Extrait à lire:
··········
ACST/3/2020 du 30.01.2020 ( ABST ) , REFUSE

RÉPUBLIQUE ET CANTON DE GENÈVE

POUVOIR JUDICIAIRE

A/4724/2019-ABST ACST/3/2020

COUR DE JUSTICE

Chambre constitutionnelle

Décision du 30 janvier 2020

sur effet suspensif

dans la cause

 

A______
représentée par Me François Bellanger, avocat

contre

CONSEIL D'ÉTAT



 


 

Attendu, en fait, que :

1) A______ SA (ci-après : A______) est une société anonyme sise à Genève, et inscrite au registre du commerce (ci-après : RC) depuis le 24 février 2017. Son but statutaire est : tous travaux d'architecture et d'informatique, ainsi que toutes transactions et activités immobilières, promotion immobilière, notamment acquisition, mise en valeur, construction, location, administration, gérance et vente de biens, droits et autres valeurs mobilières et immobilières.

2) Le 28 novembre 2019, le département du territoire (ci-après : DT) a fait parvenir aux médias un communiqué de presse, selon lequel il n'accorderait plus de dérogations pour les projets de densification en zone villas au sens de l'art. 59 al. 4 de la loi sur les constructions et les installations diverses du 14 avril 1988 (LCI - L 5 05). Cette mesure, qui concernait la zone villas appelée à le rester, entrait en vigueur le 28 novembre 2019. Elle serait levée lorsque la stratégie de densification de ces périmètres serait achevée, afin que les conditions et critères qualitatifs et environnementaux soient évalués et définis, ce qui passait notamment par l'établissement systématique d'une vision urbanistique à l'échelle communale. Le canton souhaitait ainsi établir les conditions-cadre pour plus de durabilité au développement de cette zone.

Une présentation « PowerPoint » a également été faite.

Ces deux documents ont été publiés sur le site Internet de l'État de Genève.

3) Par acte déposé le 23 décembre 2019, A______ a interjeté recours auprès de la chambre constitutionnelle de la Cour de justice (ci-après : la chambre constitutionnelle) contre « l'ordonnance administrative (...) publiée par voie de communiqué de presse du 28 novembre 2019 », concluant préalablement à la restitution de l'effet suspensif au recours, et au fond à l'annulation de « l'ordonnance administrative » ainsi qu'à l'octroi d'une indemnité de procédure, subsidiairement à l'octroi d'un régime transitoire.
··········
Contenu des données:
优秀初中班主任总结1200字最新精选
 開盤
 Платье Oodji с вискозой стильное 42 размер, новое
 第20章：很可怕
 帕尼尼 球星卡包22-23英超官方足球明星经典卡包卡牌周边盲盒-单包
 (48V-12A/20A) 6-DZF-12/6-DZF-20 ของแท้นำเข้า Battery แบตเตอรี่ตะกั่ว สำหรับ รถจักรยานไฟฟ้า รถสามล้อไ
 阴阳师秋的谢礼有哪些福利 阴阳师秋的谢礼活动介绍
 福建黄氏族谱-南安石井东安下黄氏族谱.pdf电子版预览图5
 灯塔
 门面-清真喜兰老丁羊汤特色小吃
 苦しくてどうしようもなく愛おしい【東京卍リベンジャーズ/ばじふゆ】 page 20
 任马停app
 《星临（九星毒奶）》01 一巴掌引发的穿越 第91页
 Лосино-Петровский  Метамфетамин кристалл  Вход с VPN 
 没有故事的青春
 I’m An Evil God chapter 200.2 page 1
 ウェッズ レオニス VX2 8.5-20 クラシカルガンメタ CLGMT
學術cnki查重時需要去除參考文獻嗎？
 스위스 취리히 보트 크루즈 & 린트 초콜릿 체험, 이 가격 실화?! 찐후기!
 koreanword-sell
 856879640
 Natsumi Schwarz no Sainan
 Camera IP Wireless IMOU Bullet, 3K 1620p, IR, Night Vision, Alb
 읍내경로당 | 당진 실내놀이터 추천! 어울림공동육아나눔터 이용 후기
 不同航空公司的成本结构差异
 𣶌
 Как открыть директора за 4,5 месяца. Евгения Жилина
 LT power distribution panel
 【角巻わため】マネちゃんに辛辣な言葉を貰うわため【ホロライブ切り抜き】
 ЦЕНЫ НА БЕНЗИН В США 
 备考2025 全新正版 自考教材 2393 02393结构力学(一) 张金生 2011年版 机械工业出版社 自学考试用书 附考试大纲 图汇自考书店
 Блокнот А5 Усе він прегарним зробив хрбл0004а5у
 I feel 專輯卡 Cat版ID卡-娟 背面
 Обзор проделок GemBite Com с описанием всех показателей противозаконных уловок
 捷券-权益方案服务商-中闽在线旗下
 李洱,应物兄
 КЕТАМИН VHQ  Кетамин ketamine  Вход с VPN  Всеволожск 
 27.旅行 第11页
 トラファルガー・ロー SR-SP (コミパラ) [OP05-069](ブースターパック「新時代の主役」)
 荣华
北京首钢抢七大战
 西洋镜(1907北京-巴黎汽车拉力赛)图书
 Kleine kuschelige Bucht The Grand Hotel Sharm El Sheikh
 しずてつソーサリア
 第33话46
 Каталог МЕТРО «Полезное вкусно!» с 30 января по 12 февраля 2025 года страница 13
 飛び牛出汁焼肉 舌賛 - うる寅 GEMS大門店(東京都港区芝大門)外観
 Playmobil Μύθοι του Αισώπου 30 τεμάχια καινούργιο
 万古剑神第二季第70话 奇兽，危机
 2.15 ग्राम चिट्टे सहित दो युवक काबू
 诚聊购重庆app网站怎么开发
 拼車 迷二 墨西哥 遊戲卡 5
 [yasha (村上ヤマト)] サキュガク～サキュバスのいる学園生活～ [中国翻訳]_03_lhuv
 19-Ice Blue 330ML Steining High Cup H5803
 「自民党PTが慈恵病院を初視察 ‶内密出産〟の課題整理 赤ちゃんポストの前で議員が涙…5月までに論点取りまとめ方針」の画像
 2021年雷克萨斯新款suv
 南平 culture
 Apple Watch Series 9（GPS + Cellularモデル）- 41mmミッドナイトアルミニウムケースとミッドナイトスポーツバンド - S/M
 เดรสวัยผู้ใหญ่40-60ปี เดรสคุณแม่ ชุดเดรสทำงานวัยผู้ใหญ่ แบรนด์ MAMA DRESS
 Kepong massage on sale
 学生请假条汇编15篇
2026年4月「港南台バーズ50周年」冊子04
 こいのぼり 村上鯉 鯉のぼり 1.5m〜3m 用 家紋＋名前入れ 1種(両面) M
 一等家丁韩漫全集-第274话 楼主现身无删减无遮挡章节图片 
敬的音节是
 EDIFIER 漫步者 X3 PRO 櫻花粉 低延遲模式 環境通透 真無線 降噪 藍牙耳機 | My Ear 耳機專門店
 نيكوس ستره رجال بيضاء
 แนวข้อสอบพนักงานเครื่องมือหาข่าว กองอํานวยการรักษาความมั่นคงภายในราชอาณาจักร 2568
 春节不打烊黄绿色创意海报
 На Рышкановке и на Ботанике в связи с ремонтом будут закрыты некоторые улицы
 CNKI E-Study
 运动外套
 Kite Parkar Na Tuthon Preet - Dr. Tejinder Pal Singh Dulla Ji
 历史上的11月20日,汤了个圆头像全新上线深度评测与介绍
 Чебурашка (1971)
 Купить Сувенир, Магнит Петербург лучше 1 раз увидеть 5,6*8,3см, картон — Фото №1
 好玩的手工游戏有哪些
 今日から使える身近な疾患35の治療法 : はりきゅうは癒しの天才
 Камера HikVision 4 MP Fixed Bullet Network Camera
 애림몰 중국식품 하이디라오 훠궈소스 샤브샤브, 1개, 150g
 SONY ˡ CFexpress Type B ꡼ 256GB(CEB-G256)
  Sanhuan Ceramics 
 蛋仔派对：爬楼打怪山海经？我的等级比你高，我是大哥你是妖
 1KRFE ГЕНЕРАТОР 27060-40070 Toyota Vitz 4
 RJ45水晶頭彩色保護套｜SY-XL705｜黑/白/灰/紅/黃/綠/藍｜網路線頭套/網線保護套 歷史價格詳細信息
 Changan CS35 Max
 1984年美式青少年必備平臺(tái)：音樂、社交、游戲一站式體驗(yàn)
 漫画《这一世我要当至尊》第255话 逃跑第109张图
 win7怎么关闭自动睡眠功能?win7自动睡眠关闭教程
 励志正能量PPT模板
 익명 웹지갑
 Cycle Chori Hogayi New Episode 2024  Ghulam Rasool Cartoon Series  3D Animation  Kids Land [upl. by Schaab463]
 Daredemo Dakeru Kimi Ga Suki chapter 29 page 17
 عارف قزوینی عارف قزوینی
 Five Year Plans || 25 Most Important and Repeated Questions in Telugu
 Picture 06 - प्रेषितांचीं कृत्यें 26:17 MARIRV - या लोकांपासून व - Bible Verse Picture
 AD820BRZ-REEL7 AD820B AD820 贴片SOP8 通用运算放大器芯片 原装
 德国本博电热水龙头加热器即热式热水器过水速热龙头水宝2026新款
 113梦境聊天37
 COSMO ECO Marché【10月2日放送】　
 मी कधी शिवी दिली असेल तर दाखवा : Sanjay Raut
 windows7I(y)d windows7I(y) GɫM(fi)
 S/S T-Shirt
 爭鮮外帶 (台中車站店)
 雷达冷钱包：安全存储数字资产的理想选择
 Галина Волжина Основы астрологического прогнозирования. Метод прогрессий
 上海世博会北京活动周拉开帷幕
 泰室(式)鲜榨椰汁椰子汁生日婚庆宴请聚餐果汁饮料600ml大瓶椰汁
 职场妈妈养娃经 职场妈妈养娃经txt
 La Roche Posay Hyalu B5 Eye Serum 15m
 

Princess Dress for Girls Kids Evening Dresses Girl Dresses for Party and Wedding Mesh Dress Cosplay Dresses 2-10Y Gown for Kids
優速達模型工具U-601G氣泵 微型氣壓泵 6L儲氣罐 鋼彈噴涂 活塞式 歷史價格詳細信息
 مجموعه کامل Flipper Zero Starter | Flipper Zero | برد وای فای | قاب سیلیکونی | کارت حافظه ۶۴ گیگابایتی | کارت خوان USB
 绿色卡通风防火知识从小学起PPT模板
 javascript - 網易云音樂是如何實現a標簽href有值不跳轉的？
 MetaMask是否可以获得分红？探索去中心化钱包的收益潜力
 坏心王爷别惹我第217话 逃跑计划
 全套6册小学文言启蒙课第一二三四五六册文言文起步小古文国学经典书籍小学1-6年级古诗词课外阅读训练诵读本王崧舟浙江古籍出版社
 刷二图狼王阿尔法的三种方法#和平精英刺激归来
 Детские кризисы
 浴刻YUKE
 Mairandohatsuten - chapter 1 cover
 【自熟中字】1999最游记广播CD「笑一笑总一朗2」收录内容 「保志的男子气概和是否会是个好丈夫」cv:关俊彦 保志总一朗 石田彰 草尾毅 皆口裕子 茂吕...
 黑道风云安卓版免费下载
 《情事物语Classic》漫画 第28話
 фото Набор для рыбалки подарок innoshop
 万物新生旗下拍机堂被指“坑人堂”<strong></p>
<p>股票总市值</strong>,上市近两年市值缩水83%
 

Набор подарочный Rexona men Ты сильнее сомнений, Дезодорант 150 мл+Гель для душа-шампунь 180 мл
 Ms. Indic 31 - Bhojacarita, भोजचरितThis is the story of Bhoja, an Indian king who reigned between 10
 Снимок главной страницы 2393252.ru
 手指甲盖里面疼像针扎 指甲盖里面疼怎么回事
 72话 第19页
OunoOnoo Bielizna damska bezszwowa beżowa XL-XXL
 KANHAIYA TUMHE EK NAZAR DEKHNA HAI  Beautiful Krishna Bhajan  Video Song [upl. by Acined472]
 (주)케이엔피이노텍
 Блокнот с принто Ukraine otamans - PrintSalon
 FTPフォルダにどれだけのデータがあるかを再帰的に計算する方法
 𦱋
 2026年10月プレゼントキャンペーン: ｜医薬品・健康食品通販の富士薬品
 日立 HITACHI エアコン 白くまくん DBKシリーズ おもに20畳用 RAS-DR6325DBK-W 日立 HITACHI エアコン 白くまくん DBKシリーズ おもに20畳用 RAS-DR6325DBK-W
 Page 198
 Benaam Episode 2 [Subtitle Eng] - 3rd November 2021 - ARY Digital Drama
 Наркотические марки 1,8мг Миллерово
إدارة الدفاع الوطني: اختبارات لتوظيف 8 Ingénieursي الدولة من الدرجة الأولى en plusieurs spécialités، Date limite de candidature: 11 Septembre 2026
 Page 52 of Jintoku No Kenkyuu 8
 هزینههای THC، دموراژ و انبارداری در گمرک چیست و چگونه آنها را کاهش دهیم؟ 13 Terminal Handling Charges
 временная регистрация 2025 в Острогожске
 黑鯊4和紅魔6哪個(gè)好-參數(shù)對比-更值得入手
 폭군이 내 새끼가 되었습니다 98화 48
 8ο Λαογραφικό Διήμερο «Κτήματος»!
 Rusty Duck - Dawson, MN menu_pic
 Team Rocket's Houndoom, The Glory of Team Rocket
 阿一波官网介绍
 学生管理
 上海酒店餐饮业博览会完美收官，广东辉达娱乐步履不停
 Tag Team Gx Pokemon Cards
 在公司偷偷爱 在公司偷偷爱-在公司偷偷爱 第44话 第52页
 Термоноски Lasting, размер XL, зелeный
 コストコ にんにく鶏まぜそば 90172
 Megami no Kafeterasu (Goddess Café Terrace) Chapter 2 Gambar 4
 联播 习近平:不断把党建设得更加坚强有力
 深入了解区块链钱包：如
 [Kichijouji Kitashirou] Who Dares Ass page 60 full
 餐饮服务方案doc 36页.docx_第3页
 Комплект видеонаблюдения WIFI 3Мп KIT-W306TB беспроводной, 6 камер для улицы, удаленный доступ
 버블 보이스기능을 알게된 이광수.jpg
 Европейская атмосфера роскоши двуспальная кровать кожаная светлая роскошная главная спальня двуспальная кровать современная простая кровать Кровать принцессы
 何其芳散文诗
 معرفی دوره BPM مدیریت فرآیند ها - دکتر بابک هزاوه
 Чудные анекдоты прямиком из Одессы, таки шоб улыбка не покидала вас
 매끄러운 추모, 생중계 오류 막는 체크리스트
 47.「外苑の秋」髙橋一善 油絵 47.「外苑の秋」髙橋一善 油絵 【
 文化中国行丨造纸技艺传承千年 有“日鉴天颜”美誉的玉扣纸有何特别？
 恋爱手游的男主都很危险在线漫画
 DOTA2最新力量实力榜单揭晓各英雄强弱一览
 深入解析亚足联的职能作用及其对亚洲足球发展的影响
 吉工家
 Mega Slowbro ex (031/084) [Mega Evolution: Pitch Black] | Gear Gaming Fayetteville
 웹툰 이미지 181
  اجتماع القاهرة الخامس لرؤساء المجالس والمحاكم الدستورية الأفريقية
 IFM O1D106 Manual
··········
Votre objectif:
Recopiez le passage de la décision depuis « 1) A______ SA (ci-après » jusqu'à « mobilières et immobilières. » inclus, en remplaçant « société anonyme » par « société à responsabilité limitée ».

Réponse:
1) A______ SA (ci-après : A______) est une société à responsabilité limitée sise à Genève, et inscrite au registre du commerce (ci-après : RC) depuis le 24 février 2017. Son but statutaire est : tous travaux d'architecture et d'informatique, ainsi que toutes transactions et activités immobilières, promotion immobilière, notamment acquisition, mise en valeur, construction, location, administration, gérance et vente de biens, droits et autres valeurs mobilières et immobilières.